菊池はるみ執筆[佐渡島の野草研究家]

セリの特徴と食べ方

セリ

[目次]
 1.セリとは
 2.セリの食べ方

1.セリとは

セリとはセリ科セリ属の中形多年草です。花は白色で、花序は複散形、二回羽状複葉。最もポピュラーな食用植物です。秋に根株から太いほふくね枝を出し、節の部分から根をおろし、新しい苗を作ります。早春の新苗の白根をシロネと呼び、摘み食べます。2月から3月は盛んに成長し摘みどきです。新しい苗が競(せ)りあうことから「セリ」の和名が付けられました。

セリは温かい水の中では横にはり、冷たい水の中では上に伸びます。水を引いた田に葉を広げているのがタゼリ、小川や清水の中で伸び育ったのがミズゼリです。ミズゼリの方が軟白化していて早く摘めます。

2.セリの食べ方

セリは全草に独特な香りがあり魚によく合います。佐渡島ではサバやイワシのたたきにセリを入れ、お汁に落として食べます。また、セリは春の七草の一つで、七草粥にセリは欠かせません。セリは葉緑素に富み、ビタミンA効力が強く、アルカリ性体質維持に役立つカルシウムが多いと現代栄養学は説いています。
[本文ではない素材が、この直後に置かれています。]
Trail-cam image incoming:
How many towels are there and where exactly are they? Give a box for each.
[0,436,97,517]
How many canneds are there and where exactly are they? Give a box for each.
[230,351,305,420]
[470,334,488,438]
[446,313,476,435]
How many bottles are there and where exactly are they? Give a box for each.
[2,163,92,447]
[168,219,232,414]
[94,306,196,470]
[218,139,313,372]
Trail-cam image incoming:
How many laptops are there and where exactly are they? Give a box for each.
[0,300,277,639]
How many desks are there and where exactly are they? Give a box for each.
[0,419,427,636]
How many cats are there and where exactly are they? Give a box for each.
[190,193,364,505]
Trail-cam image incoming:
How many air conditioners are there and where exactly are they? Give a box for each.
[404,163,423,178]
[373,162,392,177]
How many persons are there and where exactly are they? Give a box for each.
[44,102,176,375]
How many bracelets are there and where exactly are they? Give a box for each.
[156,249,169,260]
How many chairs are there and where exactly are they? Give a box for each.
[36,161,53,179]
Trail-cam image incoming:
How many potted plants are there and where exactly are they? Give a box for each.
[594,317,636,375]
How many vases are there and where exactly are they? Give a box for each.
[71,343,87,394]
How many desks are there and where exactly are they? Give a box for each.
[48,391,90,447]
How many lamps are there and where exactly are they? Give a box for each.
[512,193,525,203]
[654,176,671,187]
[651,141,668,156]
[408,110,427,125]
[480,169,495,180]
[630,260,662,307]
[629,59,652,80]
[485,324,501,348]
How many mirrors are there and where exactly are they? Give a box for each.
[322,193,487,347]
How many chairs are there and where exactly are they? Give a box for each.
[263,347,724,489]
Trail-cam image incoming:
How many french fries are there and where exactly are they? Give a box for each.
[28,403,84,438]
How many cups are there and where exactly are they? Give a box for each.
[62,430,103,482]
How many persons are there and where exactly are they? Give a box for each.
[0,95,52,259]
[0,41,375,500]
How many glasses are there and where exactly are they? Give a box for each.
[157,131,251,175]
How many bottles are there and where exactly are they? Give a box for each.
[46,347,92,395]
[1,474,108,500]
4月過ぎのタゼリは虫やヒルの卵がつき、硬くもなりますが茹でて食べられます。6月のセリは新芽が横に這うように出てくるのでヨバイゼリと言いますが、若葉が食べられます。特有の香りと味が身上であり、半年にわたって摘み食べられる“庶民の野の菜”です。

貧乏世ざかりセリは常食。野菜はほとんど買いませんでした。貧富に関係なく野菜は仏事や喜びどきだけ買うものです。日常は畑でまかない、野で摘むものとする家も相当多かったと思います。